The U.S. Securities and Exchange Commission (SEC) announced that it began re-examining its approach to settlements, including the no-admit, no-deny policy, and where admissions of guilt “could be in the public interest.”  Those situations include cases in which admissions might safeguard against risks posed by the defendant to the investing public or when the defendant obstructed the SEC’s investigative processes. 

The SEC usually settles its cases without the defendants admitting guilt, but the agency’s settlements also prohibit the defendants from denying the allegations, the letter said.   

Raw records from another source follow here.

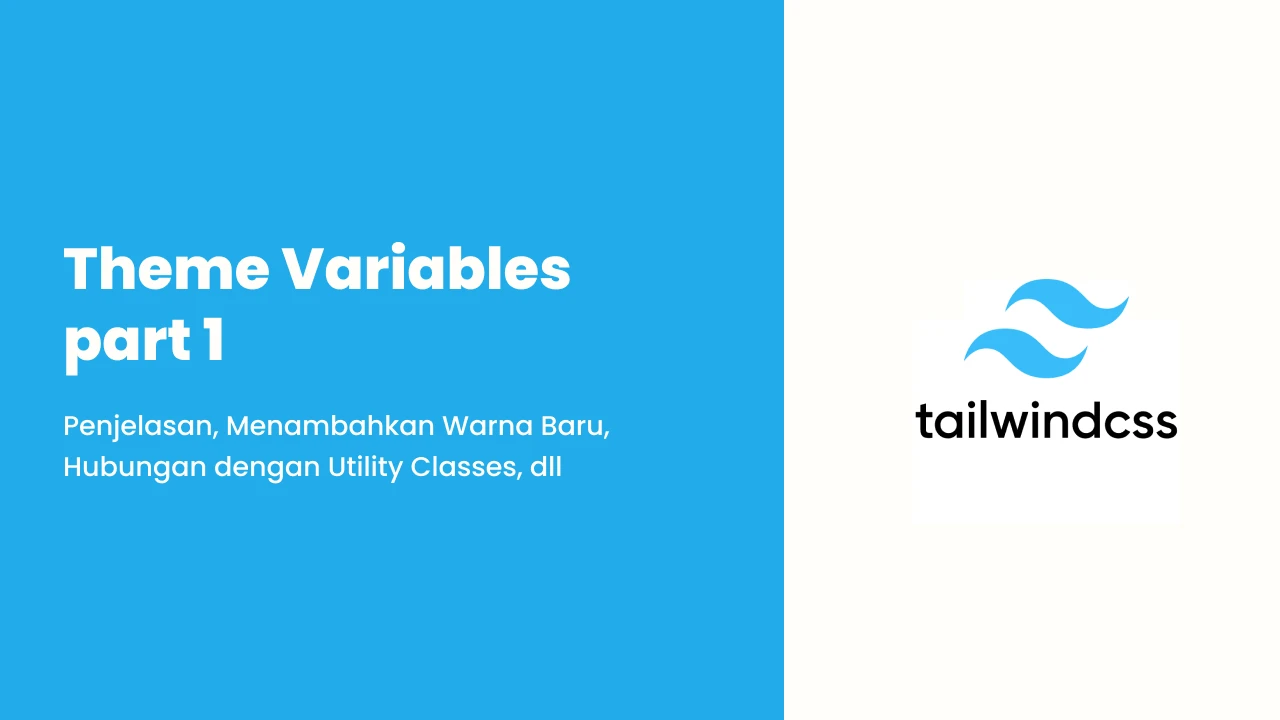 Theme Variables part 1

Penjelasan, Menambahkan Warna Baru, Hubungan dengan Utility Classes, dll

tailwindcss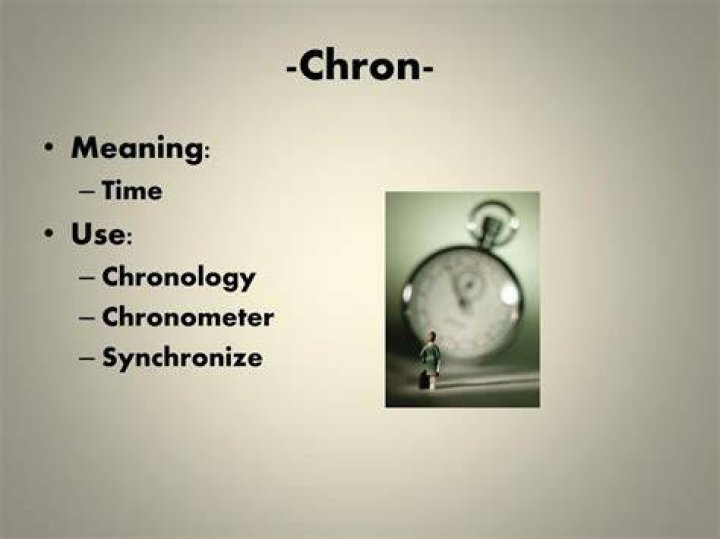 -Chron-

• Meaning:
– Time
• Use:
– Chronology
– Chronometer
– Synchronize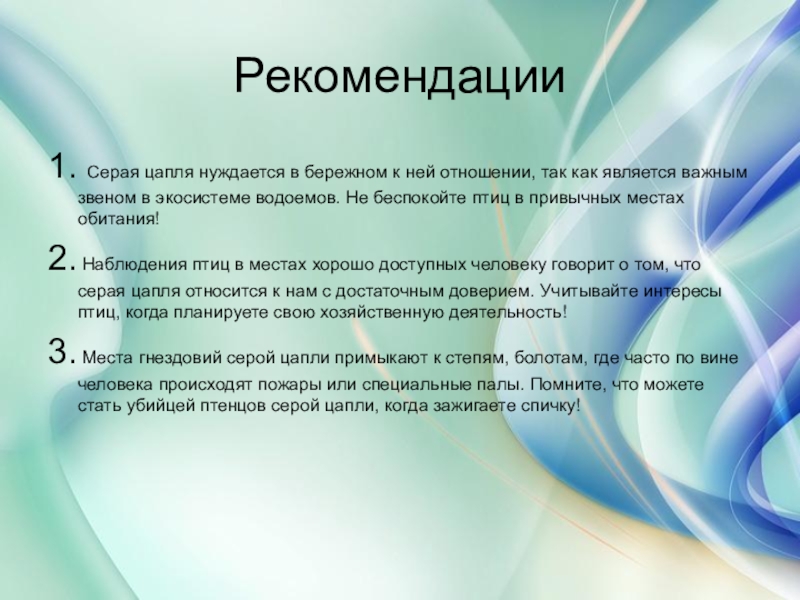 Рекомендации

1. Серая цапля нуждается в бережном к ней отношении, так как является важным звеном в экосистеме водоемов. Не беспокойте птиц в привычных местах обитания!

2. Наблюдения птиц в местах хорошо доступных человеку говорит о том, что серая цапля относится к нам с достаточным доверием. Учитывайте интересы птиц, когда планируете свою хозяйственную деятельность!

3. Места гнездовий серой цапли примыкают к степям, болотам, где часто по вине человека происходят пожары или специальные палы. Помните, что можете стать убийцей птенцов серой цапли, когда зажигаете спичку!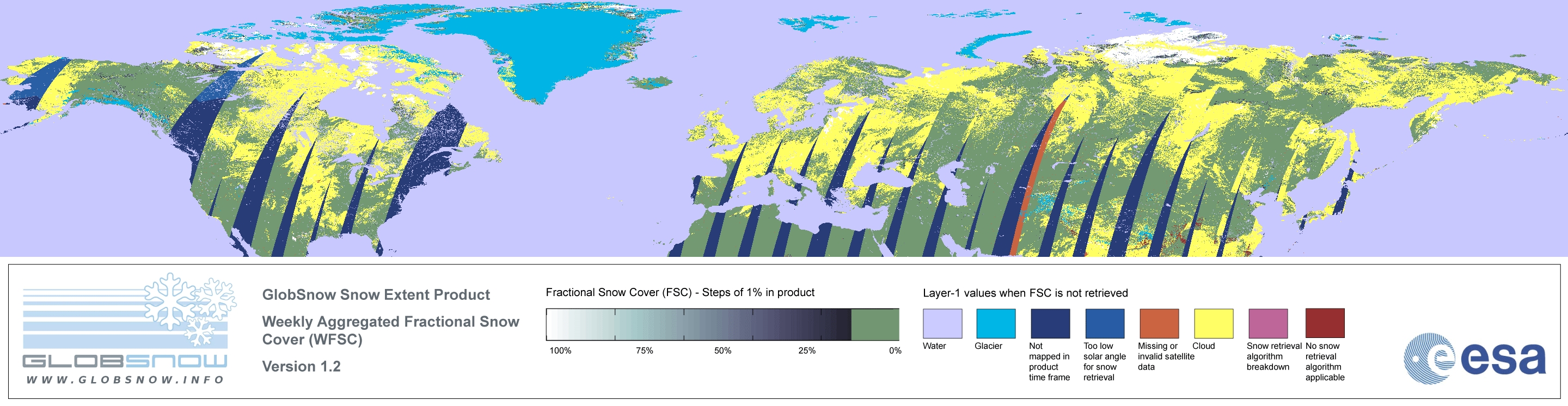 GLOBSNOW
WWW.GLOBSNOW.INFO

GlobSnow Snow Extent Product

Weekly Aggregated Fractional Snow Cover (WFSC)

Version 1.2

Fractional Snow Cover (FSC) - Steps of 1% in product

100% 75% 50% 25% 0%

Layer-1 values when FSC is not retrieved

Water

Glacier

Not mapped in product time frame

Too low solar angle for snow retrieval

Missing or invalid satellite data

Cloud

Snow retrieval algorithm breakdown

No snow retrieval algorithm applicable

esa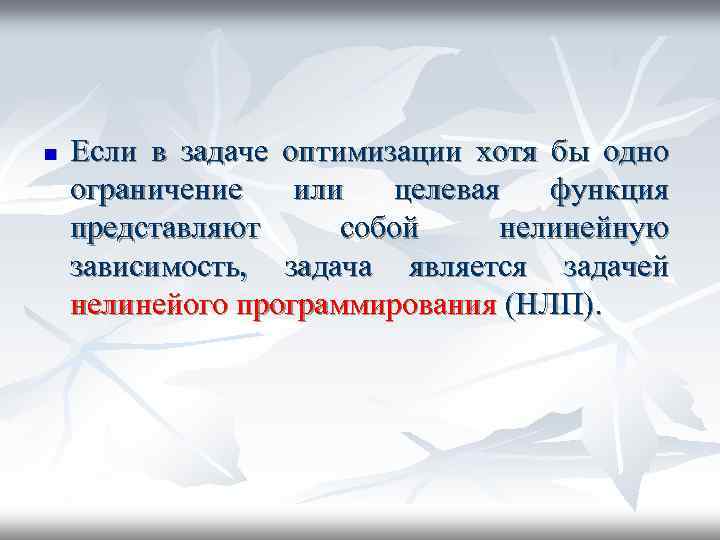 Если в задаче оптимизации хотя бы одно ограничение или целевая функция представляют собой нелинейную зависимость, задача является задачей нелинейого программирования (НЛП).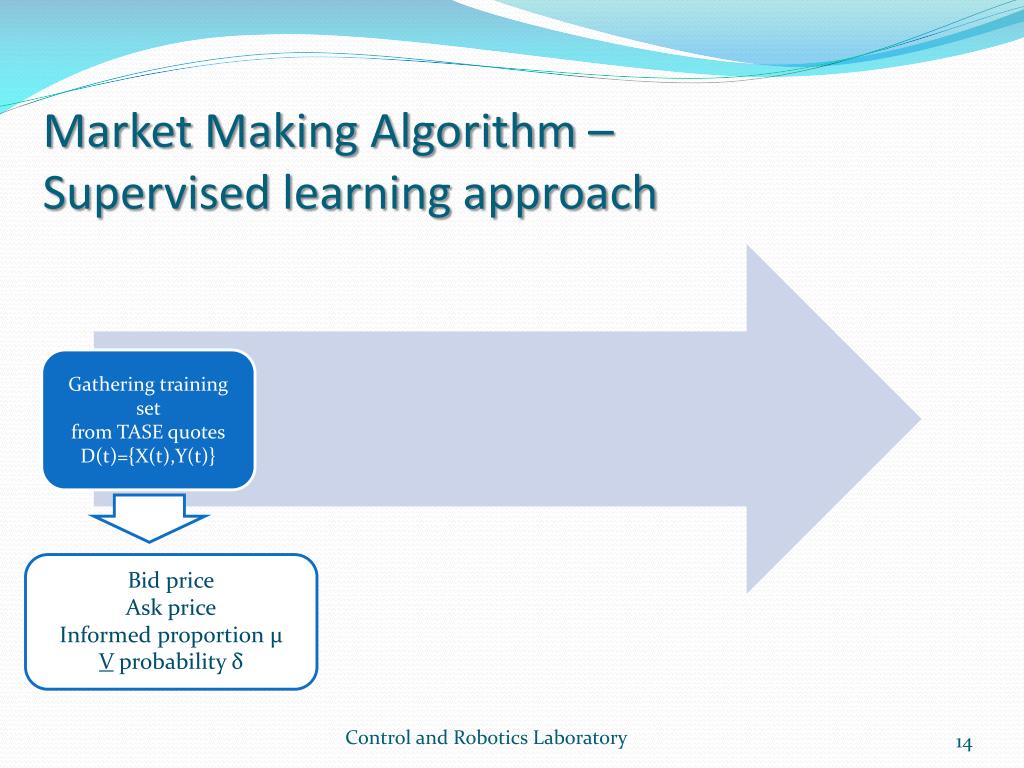 Market Making Algorithm – Supervised learning approach

Gathering training set
from TASE quotes
D(t)={X(t),Y(t)}

Bid price
Ask price
Informed proportion μ
V probability δ

Control and Robotics Laboratory

14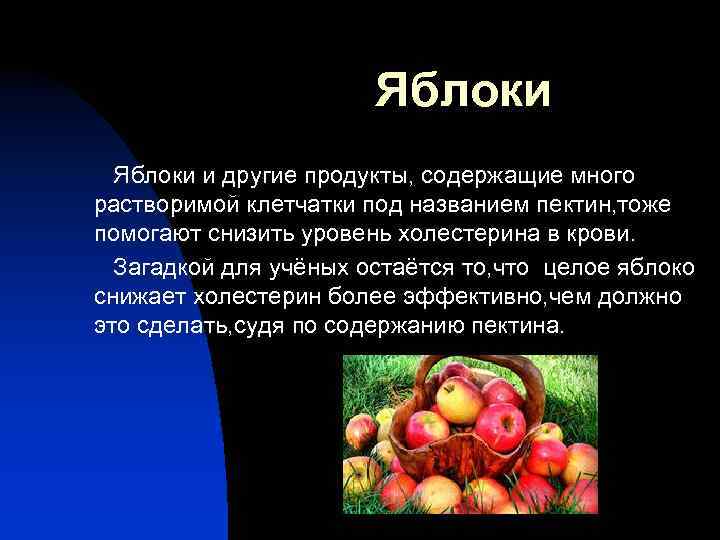 Яблоки

Яблоки и другие продукты, содержащие много растворимой клетчатки под названием пектин,тоже помогают снизить уровень холестерина в крови.

Загадкой для учёных остаётся то,что целое яблоко снижает холестерин более эффективно,чем должно это сделать,судя по содержанию пектина.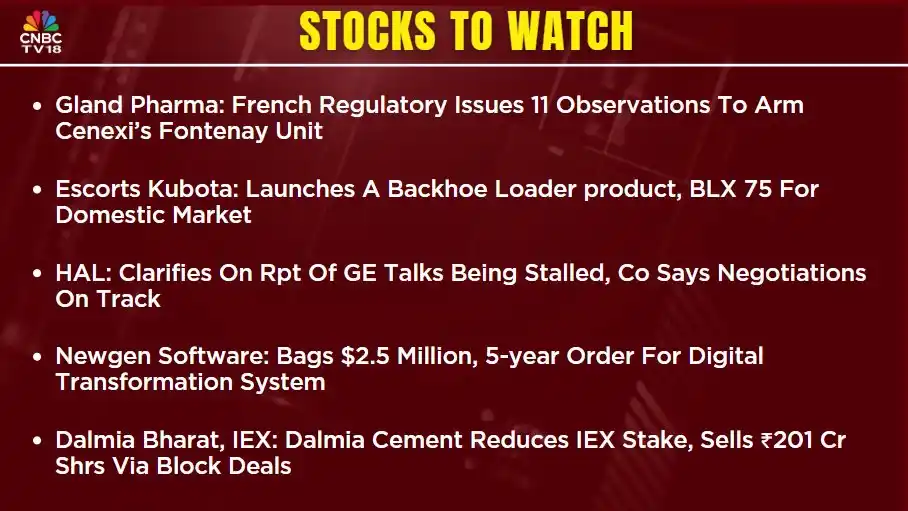 CNBC TV18

STOCKS TO WATCH

• Gland Pharma: French Regulatory Issues 11 Observations To Arm Cenexi's Fontenay Unit

• Escorts Kubota: Launches A Backhoe Loader product, BLX 75 For Domestic Market

• HAL: Clarifies On Rpt Of GE Talks Being Stalled, Co Says Negotiations On Track

• Newgen Software: Bags \$2.5 Million, 5-year Order For Digital Transformation System

• Dalmia Bharat, IEX: Dalmia Cement Reduces IEX Stake, Sells ₹201 Cr Shrs Via Block Deals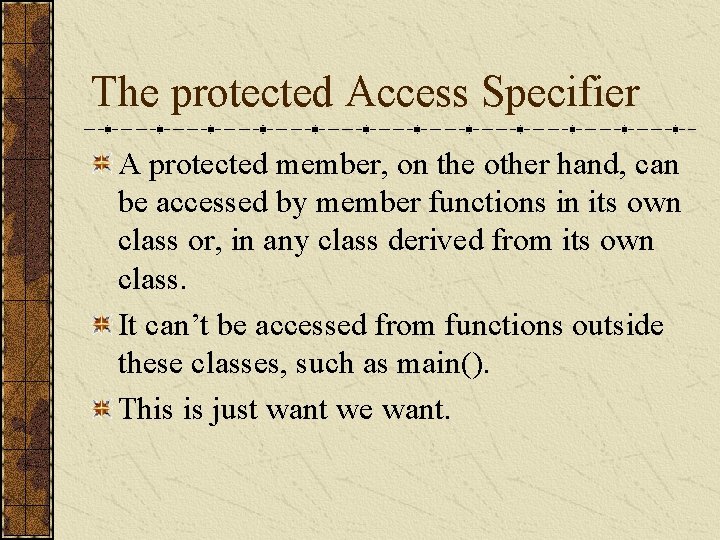 The protected Access Specifier

A protected member, on the other hand, can be accessed by member functions in its own class or, in any class derived from its own class.

It can’t be accessed from functions outside these classes, such as main().

This is just want we want.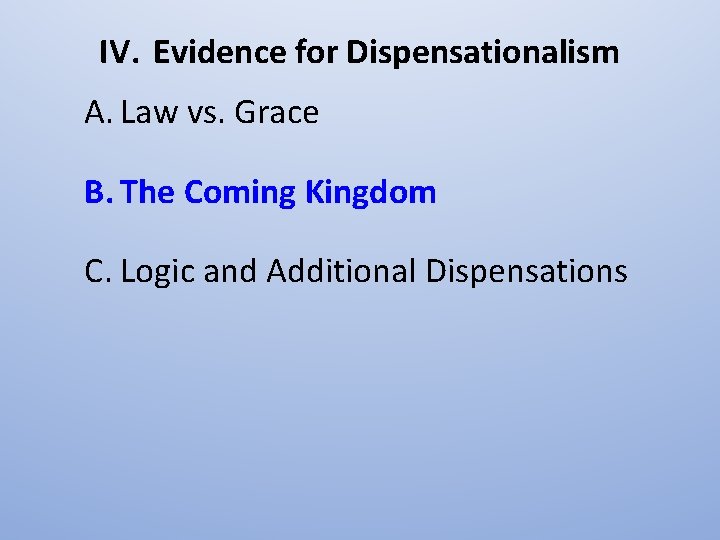 IV. Evidence for Dispensationalism

A. Law vs. Grace

B. The Coming Kingdom

C. Logic and Additional Dispensations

The U.S. Securities and Exchange Commission (SEC) announced that it planned to change its no-admit, no-deny policy for select cases involving misconduct that harmed large number of investors.  The potentially groundbreaking policy change, of which the SEC informed its enforcement team in a Monday letter, comes in the wake of federal judges criticizing the SEC for allowing major financial institutions to settle massive litigation without admitting or denying any wrongdoing. 

“We are going to, in certain cases, be seeking admissions going forward,” White said at the Wall Street Journal’s annual CFO Network event, according to Reuters.  “I think … public accountability in particular kinds of cases can be quite important and if we don’t get them, then we litigate them.” 

“This is not a criticism of the past practice and having ‘no admit, no deny’ settlement protocols in your arsenal as a civil enforcement agency … (is) critically important to maintain,” she reportedly said. 

The SEC would require admissions or acknowledgment of misconduct if the agency deems them critical and would litigate the cases if the defendants refuse to confess, according to the letter. 

“While the no admit/deny language is a powerful tool, there may be situations where we determine that a different approach is appropriate,” the agency said in the letter.  “There may be certain cases where heightened accountability or acceptance of responsibility through the defendant’s admission of misconduct may be appropriate, even if it does not allow us to achieve a prompt resolution.” 

The letter added, however, that insisting upon admissions in certain cases could delay the resolution of the cases and that many cases wouldn’t meet the criteria for admissions. 

“For these reasons, no-admit-no-deny settlements will continue to serve an important role in our mission and most cases will continue to be resolved on that basis,” the letter said.  “We will also continue to strongly defend our discretion to reach such settlements in response to inquiries from courts.” 

Experts predicted Tuesday that the change in SEC policy could lead to more high-profile securities trials but also jeopardize settlements.